Ford Motor Co. in Dearborn released its second quarter financial results today, which showed a stronger than expected performance despite a semiconductor supply shortage and rolling out its plan for Ford+.
“Ford+ is about creating distinctive products and services, always-on customer relationships, and user experiences that keep improving,” says Jim Farley, Ford’s president and CEO. “And it’s already happening — there are great examples everywhere you turn at Ford, and the benefits for our customers and company will really stack up over time.”
The company reported a second quarter revenue of $26.8 billion, a net income of $561 million, and adjusted earnings before interest and taxes (EBIT) of $1.1 billion. The Blue Oval Intelligence software stack saw 95 percent of Mustang Mach-E owners opt into the service that initiates software updates over-the-air.
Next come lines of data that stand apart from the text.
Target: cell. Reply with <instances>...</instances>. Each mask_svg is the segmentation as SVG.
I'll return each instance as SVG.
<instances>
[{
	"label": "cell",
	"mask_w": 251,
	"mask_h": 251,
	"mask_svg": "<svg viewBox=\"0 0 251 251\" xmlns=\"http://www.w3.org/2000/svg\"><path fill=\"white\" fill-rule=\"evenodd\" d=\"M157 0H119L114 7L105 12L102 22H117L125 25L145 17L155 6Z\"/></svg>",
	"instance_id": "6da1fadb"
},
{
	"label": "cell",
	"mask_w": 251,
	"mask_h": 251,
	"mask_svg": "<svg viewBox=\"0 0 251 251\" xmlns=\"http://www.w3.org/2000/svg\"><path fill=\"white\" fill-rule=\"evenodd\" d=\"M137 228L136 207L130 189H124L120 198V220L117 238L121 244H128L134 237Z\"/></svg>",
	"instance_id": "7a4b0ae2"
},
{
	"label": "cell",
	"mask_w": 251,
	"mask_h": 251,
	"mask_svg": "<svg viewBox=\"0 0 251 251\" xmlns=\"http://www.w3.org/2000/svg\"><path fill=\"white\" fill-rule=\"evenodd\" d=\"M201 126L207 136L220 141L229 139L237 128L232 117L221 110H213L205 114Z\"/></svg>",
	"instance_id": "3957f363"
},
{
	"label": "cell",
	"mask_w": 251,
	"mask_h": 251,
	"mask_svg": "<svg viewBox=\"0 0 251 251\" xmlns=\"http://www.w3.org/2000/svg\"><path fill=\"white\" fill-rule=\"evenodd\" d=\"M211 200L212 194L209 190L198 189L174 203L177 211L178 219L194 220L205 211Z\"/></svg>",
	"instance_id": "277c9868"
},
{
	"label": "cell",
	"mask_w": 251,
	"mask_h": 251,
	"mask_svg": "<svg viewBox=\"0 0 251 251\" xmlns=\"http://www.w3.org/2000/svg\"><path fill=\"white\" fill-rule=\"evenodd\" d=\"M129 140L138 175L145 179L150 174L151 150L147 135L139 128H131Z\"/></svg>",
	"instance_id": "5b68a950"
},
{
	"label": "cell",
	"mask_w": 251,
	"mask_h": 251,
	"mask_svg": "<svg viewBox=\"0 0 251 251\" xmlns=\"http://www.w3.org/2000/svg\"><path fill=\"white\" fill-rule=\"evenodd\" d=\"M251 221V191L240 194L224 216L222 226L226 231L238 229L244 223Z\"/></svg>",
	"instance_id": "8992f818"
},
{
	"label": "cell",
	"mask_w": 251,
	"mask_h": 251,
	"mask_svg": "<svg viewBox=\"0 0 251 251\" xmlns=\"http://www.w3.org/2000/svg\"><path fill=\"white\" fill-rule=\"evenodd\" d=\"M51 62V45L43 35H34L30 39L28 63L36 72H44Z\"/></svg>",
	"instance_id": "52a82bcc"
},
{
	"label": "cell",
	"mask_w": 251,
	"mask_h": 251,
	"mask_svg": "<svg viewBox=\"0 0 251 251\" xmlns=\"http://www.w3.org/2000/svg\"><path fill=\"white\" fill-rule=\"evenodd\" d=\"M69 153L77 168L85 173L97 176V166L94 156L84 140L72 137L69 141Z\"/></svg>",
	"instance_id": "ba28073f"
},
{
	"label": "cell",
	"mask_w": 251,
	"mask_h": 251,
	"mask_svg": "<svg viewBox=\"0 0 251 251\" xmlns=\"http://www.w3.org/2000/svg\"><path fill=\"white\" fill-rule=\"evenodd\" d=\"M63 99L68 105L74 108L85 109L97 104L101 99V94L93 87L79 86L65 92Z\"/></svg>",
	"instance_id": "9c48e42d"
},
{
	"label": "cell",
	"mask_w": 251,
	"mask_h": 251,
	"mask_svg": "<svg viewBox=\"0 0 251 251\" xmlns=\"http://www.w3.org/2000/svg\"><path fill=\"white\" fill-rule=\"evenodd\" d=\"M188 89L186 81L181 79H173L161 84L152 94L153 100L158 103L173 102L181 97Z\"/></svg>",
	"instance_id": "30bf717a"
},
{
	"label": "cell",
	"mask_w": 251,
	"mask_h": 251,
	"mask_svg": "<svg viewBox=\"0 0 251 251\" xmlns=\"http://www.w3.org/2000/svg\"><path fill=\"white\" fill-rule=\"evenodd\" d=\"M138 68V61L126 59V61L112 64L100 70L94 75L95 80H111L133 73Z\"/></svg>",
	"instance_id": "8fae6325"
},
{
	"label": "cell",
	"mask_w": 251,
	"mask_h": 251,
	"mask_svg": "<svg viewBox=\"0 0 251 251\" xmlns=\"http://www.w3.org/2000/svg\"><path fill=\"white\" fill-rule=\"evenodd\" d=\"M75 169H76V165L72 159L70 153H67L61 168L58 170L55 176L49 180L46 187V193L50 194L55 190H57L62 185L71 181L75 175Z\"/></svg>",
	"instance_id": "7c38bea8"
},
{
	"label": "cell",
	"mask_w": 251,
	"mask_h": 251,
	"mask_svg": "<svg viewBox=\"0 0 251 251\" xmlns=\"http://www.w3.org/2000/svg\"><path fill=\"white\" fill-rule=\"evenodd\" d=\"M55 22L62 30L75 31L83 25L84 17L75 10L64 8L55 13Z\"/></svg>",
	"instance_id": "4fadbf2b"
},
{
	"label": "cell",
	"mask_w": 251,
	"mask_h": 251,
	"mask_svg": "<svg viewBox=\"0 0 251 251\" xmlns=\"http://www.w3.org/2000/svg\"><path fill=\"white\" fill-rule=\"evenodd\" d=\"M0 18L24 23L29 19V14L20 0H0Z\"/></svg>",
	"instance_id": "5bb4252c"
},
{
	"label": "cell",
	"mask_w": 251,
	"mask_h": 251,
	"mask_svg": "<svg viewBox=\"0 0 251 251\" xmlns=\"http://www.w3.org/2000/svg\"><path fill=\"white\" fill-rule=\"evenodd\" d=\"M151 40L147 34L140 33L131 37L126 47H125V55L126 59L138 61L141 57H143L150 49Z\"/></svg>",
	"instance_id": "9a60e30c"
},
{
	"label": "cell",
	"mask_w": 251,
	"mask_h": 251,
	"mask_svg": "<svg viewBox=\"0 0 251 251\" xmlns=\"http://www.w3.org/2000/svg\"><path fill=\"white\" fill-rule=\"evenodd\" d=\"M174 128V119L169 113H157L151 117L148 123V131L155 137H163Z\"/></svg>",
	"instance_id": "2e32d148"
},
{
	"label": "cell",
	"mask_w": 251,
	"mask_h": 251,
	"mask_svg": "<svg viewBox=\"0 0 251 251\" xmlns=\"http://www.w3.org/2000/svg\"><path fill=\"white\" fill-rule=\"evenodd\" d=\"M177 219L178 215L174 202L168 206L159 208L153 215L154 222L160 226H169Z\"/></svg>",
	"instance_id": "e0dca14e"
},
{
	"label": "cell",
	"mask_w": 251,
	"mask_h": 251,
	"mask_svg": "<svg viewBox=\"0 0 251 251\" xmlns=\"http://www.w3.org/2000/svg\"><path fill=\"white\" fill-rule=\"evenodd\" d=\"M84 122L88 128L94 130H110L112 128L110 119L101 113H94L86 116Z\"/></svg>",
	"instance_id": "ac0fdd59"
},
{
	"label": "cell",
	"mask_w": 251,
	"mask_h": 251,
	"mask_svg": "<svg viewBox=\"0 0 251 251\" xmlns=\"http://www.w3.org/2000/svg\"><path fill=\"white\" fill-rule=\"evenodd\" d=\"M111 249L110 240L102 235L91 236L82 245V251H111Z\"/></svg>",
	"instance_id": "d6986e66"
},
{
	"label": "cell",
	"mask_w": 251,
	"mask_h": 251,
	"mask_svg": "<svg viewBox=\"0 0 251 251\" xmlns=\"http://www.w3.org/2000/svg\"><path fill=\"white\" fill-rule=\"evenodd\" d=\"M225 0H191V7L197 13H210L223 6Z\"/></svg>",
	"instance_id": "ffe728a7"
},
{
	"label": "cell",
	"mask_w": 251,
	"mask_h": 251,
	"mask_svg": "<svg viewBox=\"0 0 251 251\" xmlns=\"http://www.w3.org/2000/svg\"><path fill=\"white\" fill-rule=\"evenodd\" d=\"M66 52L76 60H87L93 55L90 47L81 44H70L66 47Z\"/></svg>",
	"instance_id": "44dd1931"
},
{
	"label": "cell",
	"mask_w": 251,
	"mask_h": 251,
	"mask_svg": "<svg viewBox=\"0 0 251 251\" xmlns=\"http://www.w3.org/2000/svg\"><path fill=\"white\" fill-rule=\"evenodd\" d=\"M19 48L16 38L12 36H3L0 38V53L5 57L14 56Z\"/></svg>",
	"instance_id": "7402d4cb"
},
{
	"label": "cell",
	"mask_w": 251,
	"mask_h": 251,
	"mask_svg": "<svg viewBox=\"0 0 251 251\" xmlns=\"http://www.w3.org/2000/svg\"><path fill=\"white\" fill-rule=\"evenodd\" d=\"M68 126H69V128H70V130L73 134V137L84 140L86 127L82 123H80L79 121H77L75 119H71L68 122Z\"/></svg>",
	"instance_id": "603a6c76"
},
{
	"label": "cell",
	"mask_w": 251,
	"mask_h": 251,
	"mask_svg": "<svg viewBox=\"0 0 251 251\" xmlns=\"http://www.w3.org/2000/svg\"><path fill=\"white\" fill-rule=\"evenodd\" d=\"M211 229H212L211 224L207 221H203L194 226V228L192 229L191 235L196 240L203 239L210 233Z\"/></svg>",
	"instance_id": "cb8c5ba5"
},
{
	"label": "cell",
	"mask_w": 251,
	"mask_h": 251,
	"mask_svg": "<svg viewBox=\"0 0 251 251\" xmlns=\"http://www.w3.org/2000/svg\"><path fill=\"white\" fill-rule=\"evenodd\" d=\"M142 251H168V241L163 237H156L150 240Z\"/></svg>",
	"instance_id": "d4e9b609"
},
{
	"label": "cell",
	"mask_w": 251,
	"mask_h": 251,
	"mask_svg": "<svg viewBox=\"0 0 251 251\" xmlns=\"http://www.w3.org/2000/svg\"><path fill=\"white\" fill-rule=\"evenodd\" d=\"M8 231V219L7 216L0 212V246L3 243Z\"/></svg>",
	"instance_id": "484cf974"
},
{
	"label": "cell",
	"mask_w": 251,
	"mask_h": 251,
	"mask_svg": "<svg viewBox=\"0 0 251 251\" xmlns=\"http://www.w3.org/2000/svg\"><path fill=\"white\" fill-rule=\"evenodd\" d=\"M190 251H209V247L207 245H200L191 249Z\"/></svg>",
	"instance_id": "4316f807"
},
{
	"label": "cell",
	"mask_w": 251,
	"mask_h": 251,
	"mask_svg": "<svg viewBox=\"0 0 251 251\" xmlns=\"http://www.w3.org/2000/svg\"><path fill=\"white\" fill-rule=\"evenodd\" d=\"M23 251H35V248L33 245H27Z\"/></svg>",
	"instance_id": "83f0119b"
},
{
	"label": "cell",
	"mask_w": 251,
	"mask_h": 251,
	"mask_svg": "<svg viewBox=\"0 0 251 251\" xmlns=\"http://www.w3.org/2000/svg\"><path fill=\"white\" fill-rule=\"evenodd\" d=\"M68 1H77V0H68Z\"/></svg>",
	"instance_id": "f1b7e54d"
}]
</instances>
The Mach-E ranks as the No. 2 all-electric sport utility vehicle in the United States after only seven months of shipments. The F-150 Lightning generated 120,000 reservations since it was unveiled in May, nearly 75 percent of them new to Ford.
The company also recently unveiled the Maverick, a five-passenger small pickup with an estimated range of 40 miles per gallon in the city. Last week a partnership with Argo AI and Lyft was announced, in which Ford will deploy driverless vehicles later this year in Miami.
Second-quarter cash flow from operations was $756 million. Adjusted free cash flow (FCF) for the period was negative $5.1 billion, reflecting the expected greater effect of semiconductor-related volume losses on FCF than EBIT because of adverse working capital and timing differences. Cash and liquidity remain very strong, with $25.1 billion and $41.0 billion, respectively.
“We’re on a new path, with the Ford+ plan, financial flexibility, and a resolve to make us an even stronger company,” says John Lawler, CFO of Ford. “We’re developing connected, high-quality vehicles and services that are great for customers and profitable for Ford.”
Turnarounds of company business units outside of North America remain on track. Aggregate second-quarter EBIT in those regions improved by $828 million year over year but was down from the first quarter. The sequential drop was primarily attributed to a 35 percent sequential decline in wholesales in Europe related to semiconductor availability.
The company has seen growing strength with commercial customers in Europe and major investments in electric vehicle — including $1 billion for a new manufacturing center in Cologne, Germany. Also planned is a regional launch of E-Transit commercial vans and all-electric light commercial vehicles that will be built in Romania.
Ford’s appeal with commercial customers in China continues to grow. Commercial vehicles accounted for 52 percent of overall sales mix. Later this year, Ford China will introduce a locally built version of the Mustang Mach-E.
Lawler says that Ford has raised its expectation for full year adjusted EBIT by about $3.5 billion, to between $9 billion and $10 billion. Volume is expected to increase by about 30 percent sequentially from the first to the second half of the year, driving an improvement in market factors net of production costs.
The company has lifted its target for full year adjusted free cash flow to between
$4 billion and $5 billion, supported by expected favorable second half working capital as vehicle production increases with anticipated improvement in availability of semiconductors.
Ford plans to report its third-quarter 2021 financial results on Oct. 27.